__What is required__
Find "As seen in this" in the data, then restate the line it sits in and every later line word for word, ending with the last line.

__Material for this task__
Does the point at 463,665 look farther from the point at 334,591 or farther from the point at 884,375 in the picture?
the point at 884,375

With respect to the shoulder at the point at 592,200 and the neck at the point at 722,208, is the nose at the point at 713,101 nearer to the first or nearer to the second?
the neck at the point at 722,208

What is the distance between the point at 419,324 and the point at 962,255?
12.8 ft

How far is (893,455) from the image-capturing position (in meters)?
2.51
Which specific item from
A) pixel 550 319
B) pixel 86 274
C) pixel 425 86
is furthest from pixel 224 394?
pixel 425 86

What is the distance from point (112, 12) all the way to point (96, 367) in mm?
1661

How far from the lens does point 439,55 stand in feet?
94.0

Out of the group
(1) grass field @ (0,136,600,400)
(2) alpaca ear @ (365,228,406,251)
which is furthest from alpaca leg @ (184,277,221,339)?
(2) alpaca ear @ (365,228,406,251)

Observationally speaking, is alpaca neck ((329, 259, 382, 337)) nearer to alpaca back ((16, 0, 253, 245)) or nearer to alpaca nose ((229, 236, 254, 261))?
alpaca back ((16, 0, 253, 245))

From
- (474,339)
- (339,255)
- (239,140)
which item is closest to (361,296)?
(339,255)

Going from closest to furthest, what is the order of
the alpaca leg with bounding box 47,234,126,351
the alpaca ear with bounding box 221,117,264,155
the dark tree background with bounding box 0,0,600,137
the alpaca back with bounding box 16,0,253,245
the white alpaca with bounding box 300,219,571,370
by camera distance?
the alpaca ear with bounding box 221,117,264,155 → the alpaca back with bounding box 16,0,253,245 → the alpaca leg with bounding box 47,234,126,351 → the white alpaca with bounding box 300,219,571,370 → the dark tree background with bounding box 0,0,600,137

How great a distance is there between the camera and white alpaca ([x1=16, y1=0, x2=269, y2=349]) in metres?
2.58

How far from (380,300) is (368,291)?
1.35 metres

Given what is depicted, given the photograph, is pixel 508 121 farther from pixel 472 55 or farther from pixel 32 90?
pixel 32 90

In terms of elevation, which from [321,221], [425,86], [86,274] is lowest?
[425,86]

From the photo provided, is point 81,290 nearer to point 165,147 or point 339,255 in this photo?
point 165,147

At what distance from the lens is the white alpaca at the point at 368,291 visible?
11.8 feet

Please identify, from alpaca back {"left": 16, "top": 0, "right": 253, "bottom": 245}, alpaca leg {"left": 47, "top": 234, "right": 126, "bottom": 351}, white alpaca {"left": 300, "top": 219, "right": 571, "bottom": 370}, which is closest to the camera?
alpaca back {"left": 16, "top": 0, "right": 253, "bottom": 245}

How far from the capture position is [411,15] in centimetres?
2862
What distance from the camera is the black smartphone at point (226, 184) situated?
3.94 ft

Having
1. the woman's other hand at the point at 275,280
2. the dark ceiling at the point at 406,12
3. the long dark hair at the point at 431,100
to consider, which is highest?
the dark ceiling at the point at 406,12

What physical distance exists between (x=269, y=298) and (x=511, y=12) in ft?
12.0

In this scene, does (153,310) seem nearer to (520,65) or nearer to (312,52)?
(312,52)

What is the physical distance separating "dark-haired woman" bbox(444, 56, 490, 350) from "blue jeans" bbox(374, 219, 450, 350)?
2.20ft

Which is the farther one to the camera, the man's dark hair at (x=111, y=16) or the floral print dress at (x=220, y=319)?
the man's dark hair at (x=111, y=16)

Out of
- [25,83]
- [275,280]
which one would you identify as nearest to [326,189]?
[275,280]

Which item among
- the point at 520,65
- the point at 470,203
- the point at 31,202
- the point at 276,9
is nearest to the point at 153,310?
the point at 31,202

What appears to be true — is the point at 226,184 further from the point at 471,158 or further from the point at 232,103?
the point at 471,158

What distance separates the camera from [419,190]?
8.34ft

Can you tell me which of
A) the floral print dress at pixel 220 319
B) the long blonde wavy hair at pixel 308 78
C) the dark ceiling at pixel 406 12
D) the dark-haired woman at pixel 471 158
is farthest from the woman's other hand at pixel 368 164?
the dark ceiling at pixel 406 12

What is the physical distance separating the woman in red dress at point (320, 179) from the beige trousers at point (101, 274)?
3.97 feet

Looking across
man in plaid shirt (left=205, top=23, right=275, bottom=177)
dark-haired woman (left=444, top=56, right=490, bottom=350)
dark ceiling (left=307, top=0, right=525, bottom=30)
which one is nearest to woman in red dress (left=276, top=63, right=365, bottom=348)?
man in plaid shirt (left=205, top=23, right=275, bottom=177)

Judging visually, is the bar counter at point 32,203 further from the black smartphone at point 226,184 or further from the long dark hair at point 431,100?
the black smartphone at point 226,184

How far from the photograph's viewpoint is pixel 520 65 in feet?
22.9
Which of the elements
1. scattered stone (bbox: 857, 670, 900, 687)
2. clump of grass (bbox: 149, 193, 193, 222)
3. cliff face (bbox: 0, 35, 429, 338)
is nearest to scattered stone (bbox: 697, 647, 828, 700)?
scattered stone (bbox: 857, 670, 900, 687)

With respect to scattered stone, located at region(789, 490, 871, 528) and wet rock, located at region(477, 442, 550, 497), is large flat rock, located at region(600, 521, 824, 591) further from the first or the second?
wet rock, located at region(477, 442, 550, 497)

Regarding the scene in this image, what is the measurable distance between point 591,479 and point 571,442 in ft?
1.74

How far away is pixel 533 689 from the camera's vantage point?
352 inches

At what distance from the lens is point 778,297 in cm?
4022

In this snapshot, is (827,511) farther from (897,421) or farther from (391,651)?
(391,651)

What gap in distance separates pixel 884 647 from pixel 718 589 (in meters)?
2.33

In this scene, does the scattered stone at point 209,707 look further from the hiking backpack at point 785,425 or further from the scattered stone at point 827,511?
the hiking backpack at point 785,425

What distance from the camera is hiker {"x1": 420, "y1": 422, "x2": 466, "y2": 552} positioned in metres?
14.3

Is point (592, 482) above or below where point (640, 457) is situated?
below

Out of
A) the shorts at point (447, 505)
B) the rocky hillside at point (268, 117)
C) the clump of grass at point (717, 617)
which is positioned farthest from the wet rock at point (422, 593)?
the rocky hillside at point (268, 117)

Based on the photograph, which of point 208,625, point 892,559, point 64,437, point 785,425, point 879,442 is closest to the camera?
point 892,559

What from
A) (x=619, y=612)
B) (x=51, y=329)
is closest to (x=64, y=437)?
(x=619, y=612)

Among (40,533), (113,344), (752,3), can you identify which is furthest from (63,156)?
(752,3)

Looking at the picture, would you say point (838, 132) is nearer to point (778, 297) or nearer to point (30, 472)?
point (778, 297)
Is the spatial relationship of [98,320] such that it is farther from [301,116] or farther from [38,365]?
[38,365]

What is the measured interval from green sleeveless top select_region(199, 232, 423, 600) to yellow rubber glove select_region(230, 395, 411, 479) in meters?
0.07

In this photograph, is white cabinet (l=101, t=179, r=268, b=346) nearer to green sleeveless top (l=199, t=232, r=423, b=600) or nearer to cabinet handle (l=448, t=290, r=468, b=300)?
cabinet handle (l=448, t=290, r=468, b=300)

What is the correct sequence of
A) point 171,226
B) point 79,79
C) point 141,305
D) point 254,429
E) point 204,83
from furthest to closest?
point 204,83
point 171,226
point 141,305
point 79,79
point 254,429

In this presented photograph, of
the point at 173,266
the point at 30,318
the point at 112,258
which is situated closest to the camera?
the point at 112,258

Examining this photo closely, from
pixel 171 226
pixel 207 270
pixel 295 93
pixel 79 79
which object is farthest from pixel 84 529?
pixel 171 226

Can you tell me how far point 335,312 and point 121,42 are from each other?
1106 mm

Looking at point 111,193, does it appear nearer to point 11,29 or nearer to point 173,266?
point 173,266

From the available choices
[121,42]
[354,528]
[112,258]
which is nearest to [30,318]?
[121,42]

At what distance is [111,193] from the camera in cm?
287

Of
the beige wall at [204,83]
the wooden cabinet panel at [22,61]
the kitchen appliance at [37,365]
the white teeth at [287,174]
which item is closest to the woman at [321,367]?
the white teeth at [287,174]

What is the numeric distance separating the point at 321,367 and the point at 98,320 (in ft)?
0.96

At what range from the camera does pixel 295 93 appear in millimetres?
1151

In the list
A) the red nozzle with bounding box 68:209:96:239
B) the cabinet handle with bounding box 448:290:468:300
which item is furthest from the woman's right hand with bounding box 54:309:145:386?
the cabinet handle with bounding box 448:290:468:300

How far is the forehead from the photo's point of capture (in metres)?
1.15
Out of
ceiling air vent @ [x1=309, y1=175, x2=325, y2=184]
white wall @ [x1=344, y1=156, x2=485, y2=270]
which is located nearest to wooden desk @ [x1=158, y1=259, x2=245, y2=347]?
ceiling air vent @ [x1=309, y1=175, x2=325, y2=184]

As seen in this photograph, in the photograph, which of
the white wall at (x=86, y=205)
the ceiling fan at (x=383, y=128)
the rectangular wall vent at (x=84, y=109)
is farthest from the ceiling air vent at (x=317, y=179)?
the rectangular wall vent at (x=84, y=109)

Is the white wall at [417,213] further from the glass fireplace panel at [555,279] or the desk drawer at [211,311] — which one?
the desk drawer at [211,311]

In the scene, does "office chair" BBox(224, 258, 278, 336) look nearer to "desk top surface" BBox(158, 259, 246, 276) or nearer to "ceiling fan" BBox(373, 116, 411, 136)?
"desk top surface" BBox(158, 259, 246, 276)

__Expected output__
As seen in this photograph, in the photograph, which of
the white wall at (x=86, y=205)
the ceiling fan at (x=383, y=128)
the rectangular wall vent at (x=84, y=109)
is farthest from the ceiling air vent at (x=317, y=179)?
the rectangular wall vent at (x=84, y=109)

Is the white wall at [417,213] further from the glass fireplace panel at [555,279] or the desk drawer at [211,311] — which one?
the desk drawer at [211,311]

In the scene, does "office chair" BBox(224, 258, 278, 336) look nearer to "desk top surface" BBox(158, 259, 246, 276) or nearer to "ceiling fan" BBox(373, 116, 411, 136)?
"desk top surface" BBox(158, 259, 246, 276)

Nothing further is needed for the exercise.